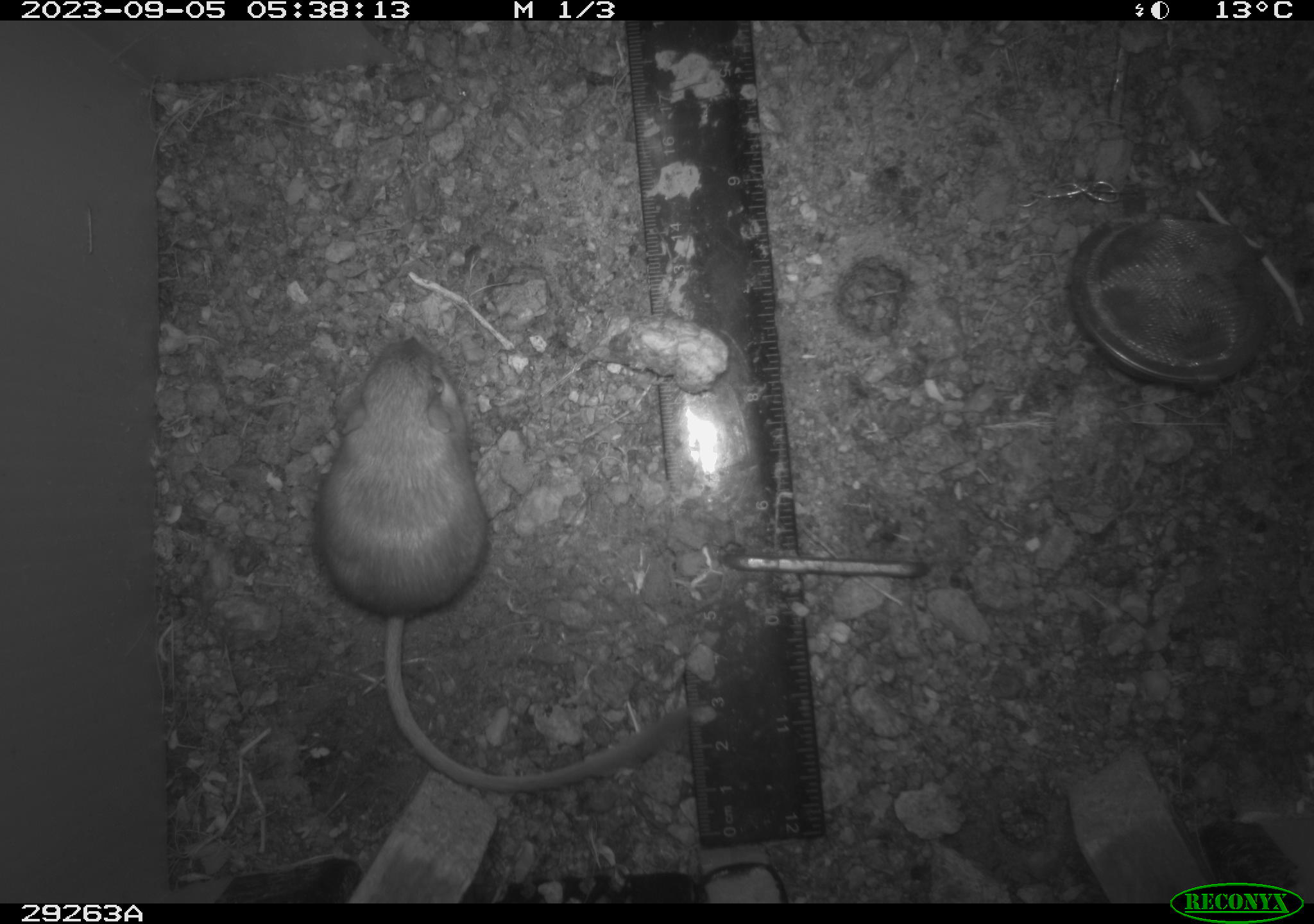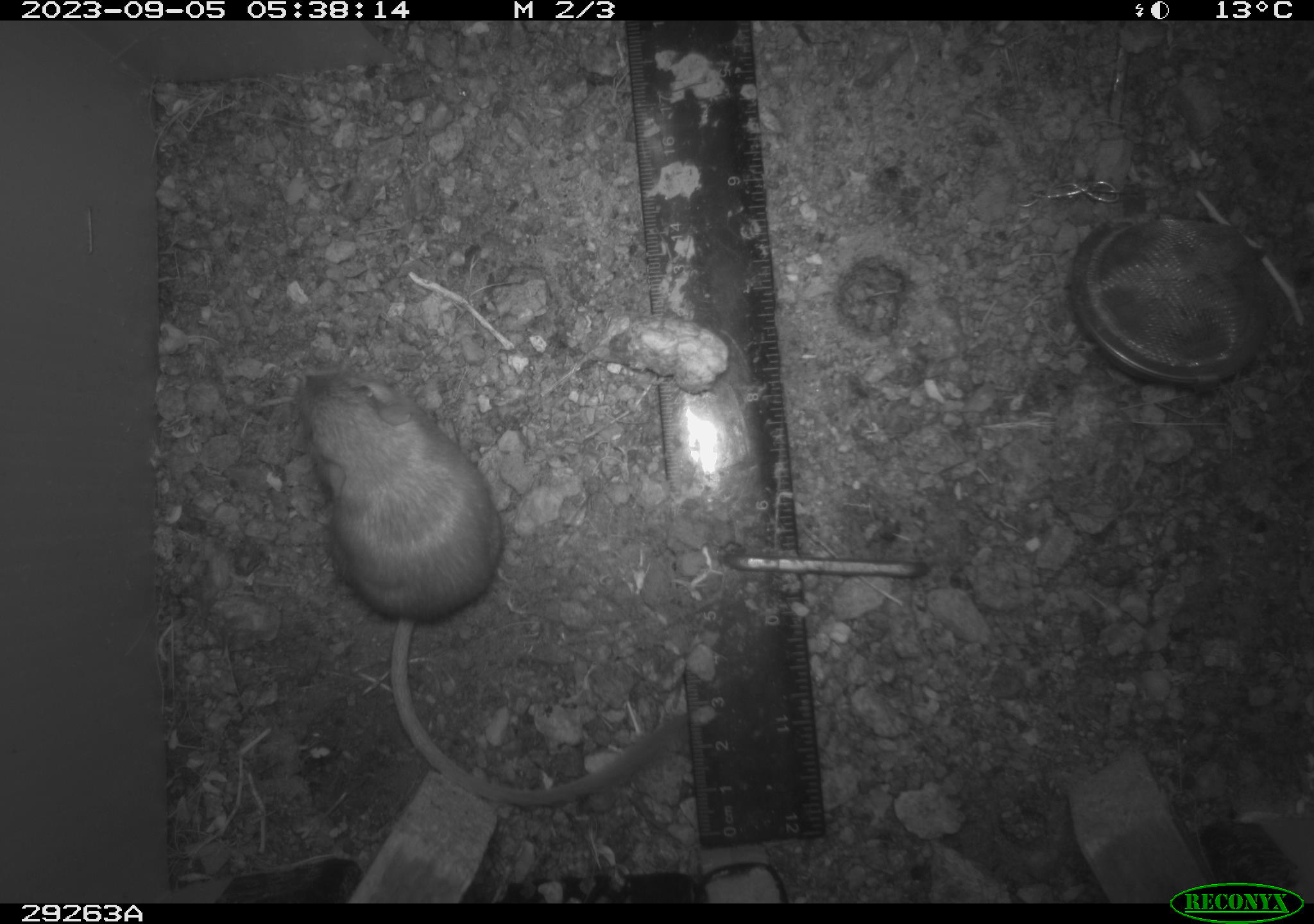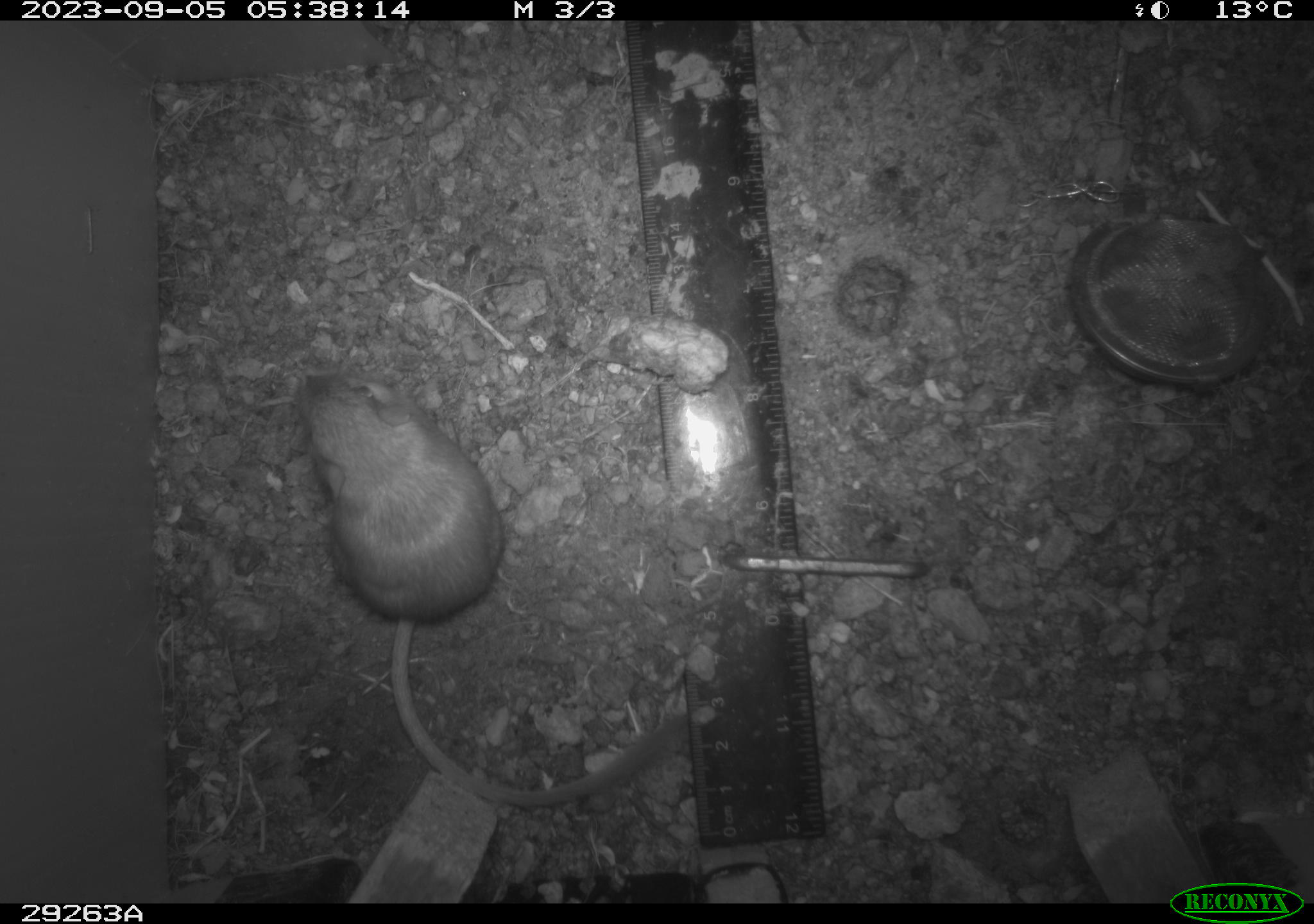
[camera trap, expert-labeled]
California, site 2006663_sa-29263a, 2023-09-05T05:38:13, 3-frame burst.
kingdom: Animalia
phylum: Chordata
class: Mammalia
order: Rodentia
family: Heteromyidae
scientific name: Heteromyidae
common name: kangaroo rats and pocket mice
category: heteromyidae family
-------------------------
** Instructions to follow **
From the line holding "California, site 2006663_sa-29263a, 2023-09-05T05:38:13, 3-frame" to the end of the listing, copy every line exactly, both ends included, and add nothing.

** Task answer **
California, site 2006663_sa-29263a, 2023-09-05T05:38:13, 3-frame burst.
kingdom: Animalia
phylum: Chordata
class: Mammalia
order: Rodentia
family: Heteromyidae
scientific name: Heteromyidae
common name: kangaroo rats and pocket mice
category: heteromyidae family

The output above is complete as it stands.